企業経営理論令和3年度第11問
令和3年度 第11問 解説
問題文
特許戦略に関する記述として、最も不適切なものはどれか。
ア特許などの知的財産の権利化に当たっては、数多く出願し、権利化していけば よいのではなく、出願・登録のコストやその後の活用の可能性を踏まえ、選別し て出願・権利化し、管理・維持していくことが必要である。

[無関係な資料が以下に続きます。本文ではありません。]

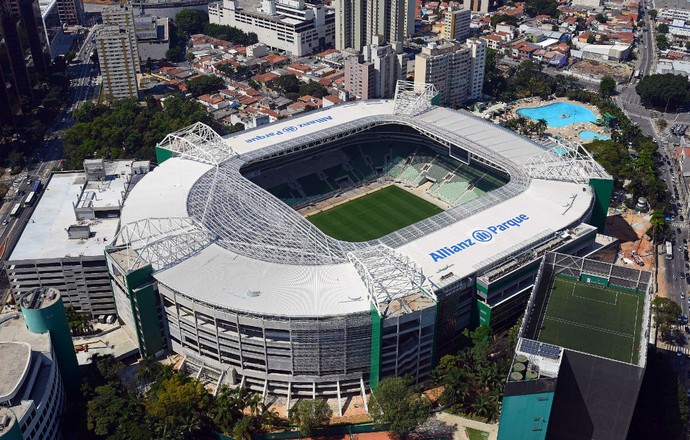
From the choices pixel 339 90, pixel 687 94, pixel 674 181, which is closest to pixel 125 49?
pixel 339 90

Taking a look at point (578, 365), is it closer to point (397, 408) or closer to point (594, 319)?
point (594, 319)

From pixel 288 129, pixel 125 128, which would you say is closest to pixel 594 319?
pixel 288 129

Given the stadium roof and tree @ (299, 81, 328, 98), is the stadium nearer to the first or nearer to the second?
the stadium roof

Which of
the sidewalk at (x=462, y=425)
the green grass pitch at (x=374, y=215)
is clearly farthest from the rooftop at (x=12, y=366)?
the green grass pitch at (x=374, y=215)

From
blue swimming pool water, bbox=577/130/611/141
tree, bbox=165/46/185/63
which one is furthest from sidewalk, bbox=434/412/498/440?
tree, bbox=165/46/185/63

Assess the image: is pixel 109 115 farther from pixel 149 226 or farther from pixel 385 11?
pixel 385 11
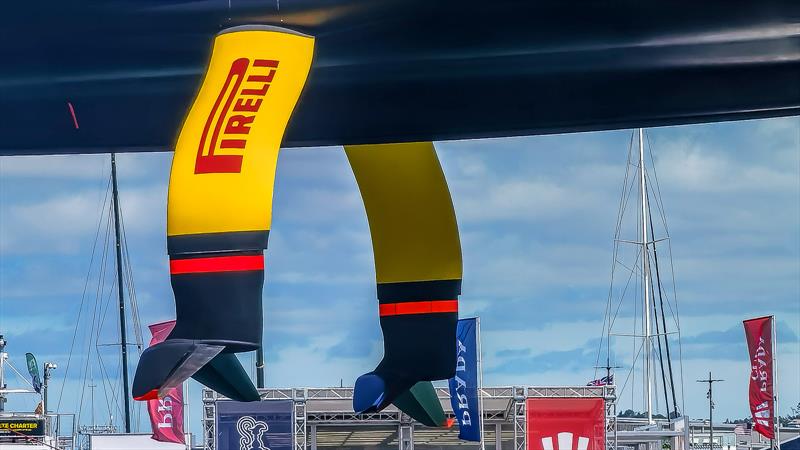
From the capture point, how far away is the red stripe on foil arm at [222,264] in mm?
6844

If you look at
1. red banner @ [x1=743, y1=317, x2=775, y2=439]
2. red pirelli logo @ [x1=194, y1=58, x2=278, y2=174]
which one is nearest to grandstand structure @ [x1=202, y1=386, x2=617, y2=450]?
red banner @ [x1=743, y1=317, x2=775, y2=439]

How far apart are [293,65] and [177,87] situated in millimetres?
913

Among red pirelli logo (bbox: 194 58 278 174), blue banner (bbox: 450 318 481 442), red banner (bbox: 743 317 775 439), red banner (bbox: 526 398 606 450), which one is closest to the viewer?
red pirelli logo (bbox: 194 58 278 174)

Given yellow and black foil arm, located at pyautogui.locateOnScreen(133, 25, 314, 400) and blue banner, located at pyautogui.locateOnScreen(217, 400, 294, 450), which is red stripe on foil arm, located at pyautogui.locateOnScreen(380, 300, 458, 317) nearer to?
yellow and black foil arm, located at pyautogui.locateOnScreen(133, 25, 314, 400)

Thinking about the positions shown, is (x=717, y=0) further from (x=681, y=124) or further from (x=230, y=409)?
(x=230, y=409)

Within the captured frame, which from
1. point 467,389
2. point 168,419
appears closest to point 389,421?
point 168,419

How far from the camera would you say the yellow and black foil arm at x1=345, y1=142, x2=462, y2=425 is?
8.73 metres

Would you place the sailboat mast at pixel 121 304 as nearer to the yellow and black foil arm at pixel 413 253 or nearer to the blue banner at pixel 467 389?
the blue banner at pixel 467 389

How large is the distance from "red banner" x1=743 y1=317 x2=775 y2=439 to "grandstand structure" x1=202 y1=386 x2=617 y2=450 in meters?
3.50

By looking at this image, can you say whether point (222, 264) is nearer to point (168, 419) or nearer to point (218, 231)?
point (218, 231)

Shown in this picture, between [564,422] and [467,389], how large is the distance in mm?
2162

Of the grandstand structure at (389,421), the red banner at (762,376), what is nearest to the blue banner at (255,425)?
the grandstand structure at (389,421)

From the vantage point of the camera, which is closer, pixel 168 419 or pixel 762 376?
pixel 168 419

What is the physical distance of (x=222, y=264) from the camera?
269 inches
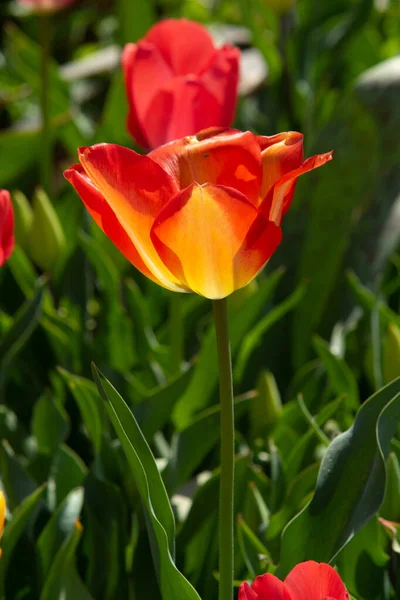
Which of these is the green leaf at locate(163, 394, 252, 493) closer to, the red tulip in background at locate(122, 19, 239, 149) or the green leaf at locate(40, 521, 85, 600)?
the green leaf at locate(40, 521, 85, 600)

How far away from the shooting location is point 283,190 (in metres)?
0.58

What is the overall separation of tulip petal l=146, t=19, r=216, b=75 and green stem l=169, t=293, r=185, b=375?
264 mm

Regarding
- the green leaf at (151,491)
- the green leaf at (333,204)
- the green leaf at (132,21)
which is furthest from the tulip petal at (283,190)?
the green leaf at (132,21)

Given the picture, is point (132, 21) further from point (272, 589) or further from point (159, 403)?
point (272, 589)

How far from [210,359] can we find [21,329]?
22 cm

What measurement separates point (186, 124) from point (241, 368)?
33cm

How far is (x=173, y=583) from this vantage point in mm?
621

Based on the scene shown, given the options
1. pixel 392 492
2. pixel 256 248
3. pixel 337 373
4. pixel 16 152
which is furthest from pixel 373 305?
pixel 16 152

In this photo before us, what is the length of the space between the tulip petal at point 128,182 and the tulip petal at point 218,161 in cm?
2

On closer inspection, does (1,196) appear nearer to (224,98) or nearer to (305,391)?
(224,98)

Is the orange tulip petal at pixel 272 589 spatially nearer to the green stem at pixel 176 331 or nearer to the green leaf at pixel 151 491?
the green leaf at pixel 151 491

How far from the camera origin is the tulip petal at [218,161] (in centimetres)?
57

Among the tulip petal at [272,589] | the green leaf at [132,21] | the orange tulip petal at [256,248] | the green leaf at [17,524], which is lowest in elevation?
the green leaf at [17,524]

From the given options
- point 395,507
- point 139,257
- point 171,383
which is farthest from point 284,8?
point 139,257
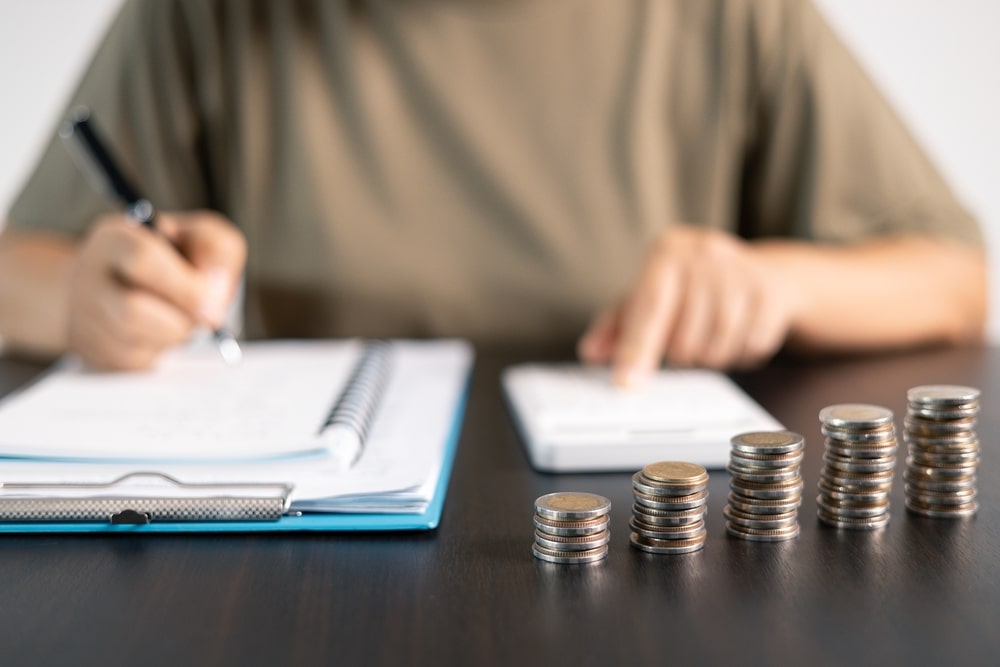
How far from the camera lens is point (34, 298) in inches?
45.2

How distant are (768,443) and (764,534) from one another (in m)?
0.05

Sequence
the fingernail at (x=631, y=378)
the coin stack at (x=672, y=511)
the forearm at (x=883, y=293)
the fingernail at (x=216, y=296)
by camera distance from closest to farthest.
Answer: the coin stack at (x=672, y=511) → the fingernail at (x=631, y=378) → the fingernail at (x=216, y=296) → the forearm at (x=883, y=293)

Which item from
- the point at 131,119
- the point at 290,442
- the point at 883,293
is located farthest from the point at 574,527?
the point at 131,119

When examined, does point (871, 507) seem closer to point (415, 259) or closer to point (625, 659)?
point (625, 659)

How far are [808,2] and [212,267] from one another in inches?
35.6

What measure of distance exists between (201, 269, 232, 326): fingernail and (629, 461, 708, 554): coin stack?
58 cm

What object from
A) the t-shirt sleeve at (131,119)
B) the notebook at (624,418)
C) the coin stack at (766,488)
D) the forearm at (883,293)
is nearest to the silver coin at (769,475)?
the coin stack at (766,488)

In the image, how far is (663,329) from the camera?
3.13ft

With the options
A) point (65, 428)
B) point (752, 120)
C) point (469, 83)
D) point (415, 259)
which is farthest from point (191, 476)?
point (752, 120)

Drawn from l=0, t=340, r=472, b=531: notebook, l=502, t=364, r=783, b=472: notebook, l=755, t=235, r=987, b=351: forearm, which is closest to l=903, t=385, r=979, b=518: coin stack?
l=502, t=364, r=783, b=472: notebook

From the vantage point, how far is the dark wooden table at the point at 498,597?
1.44 ft

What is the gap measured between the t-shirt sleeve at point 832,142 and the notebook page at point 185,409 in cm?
73

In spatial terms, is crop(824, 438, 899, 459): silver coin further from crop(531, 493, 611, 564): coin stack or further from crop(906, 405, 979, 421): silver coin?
crop(531, 493, 611, 564): coin stack

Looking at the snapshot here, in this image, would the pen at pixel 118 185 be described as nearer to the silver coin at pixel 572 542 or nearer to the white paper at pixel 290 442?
the white paper at pixel 290 442
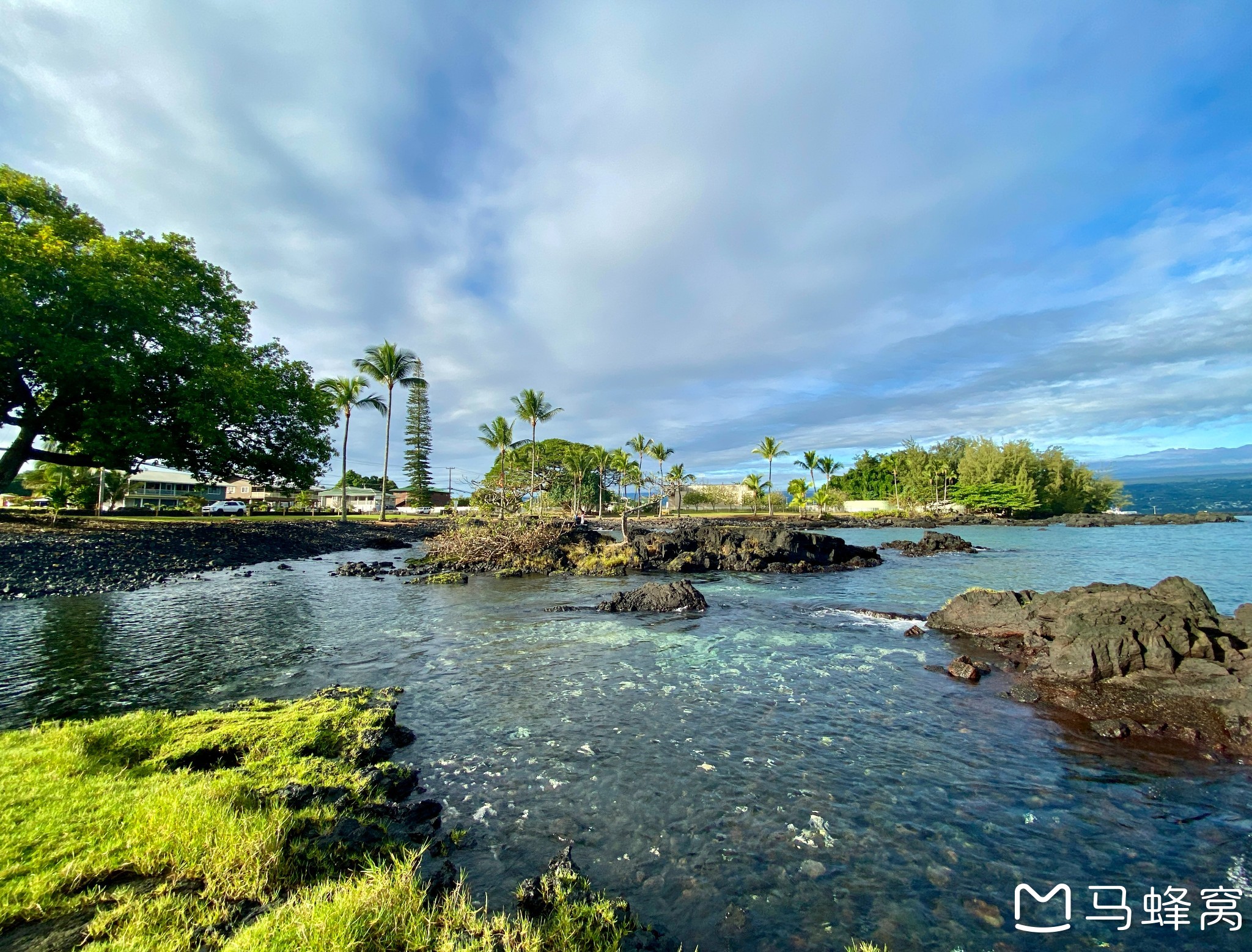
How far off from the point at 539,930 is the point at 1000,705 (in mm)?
8036

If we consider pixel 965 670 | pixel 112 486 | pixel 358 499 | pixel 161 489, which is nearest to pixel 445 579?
pixel 965 670

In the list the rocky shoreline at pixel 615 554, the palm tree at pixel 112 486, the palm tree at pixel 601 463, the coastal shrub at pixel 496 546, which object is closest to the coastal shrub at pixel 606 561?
the rocky shoreline at pixel 615 554

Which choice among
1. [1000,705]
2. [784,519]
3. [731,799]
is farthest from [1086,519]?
[731,799]

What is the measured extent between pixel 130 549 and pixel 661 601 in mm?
21763

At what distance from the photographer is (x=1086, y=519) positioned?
240ft

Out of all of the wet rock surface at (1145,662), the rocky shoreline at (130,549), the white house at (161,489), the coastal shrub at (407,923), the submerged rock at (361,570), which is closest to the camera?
the coastal shrub at (407,923)

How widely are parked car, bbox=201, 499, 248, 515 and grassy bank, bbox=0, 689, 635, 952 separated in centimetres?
5362

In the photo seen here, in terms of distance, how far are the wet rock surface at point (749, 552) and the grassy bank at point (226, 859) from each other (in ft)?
71.3

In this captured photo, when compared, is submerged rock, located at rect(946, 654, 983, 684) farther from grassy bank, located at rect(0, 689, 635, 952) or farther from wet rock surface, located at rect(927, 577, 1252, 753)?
grassy bank, located at rect(0, 689, 635, 952)

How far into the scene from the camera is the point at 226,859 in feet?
11.0

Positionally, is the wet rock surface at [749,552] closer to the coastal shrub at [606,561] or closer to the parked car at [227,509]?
the coastal shrub at [606,561]

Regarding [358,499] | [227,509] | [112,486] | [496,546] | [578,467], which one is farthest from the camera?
[358,499]

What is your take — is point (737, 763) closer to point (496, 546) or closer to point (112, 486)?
point (496, 546)

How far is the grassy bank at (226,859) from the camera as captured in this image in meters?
2.72
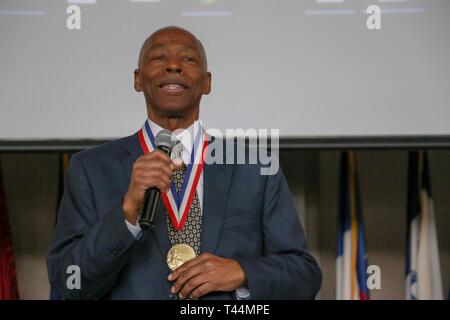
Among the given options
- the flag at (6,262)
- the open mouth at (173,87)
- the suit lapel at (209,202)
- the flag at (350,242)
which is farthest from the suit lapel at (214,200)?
the flag at (6,262)

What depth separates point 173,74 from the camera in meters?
2.23

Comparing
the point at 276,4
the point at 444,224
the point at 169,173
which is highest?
the point at 276,4

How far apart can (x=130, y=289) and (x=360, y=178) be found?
213 cm

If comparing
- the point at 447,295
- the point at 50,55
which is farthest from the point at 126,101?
the point at 447,295

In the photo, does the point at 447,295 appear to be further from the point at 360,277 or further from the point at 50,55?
the point at 50,55

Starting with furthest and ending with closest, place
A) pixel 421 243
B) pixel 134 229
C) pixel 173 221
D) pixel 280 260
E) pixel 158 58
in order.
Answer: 1. pixel 421 243
2. pixel 158 58
3. pixel 173 221
4. pixel 280 260
5. pixel 134 229

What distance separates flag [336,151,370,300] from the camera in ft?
11.5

イ日本国内における2011年度から2018年度の特許権の利用状況を見ると、自社 および他社によって利用されている特許権の割合は、およそ半数にとどまってい る。
ウ日本の特許法は、同一の発明について2つ以上の特許出願があったときに、先 に発明をしたものに権利を付与する「先発明主義」を採用している。正解
エ発明を特許として出願すると、一定期間が経過した後に発明の内容が公開され てしまうので、あえて出願せずノウハウとして保持するという選択肢もある。
解説
正解はウ(最も不適切)。日本の特許法は「先願主義」(先に出願した者に権利付与)を採用しており、「先発明主義」は誤り。先発明主義はかつての米国特許制度。ア(選別して出願)・イ(利用率約半数)・エ(ノウハウとして秘匿する選択肢)はいずれも適切。